Convert the lines of the rows below into a JSON list of strings, one string per line, skipping blank lines and leaving out the pictures.

Excerpts from spatial question data
-- Begin --

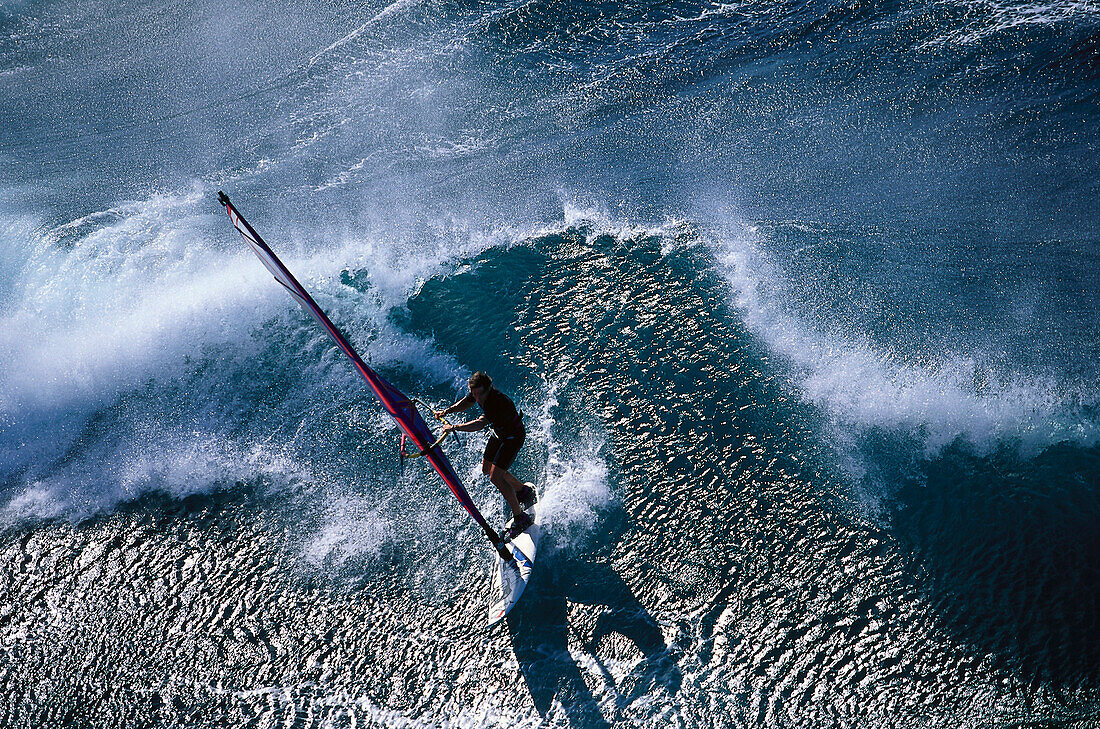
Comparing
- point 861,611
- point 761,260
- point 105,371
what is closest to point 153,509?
point 105,371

-- End --

## Exercise solution
[
  "Comparing",
  "- point 861,611",
  "- point 761,260",
  "- point 105,371",
  "what is closest to point 153,509?",
  "point 105,371"
]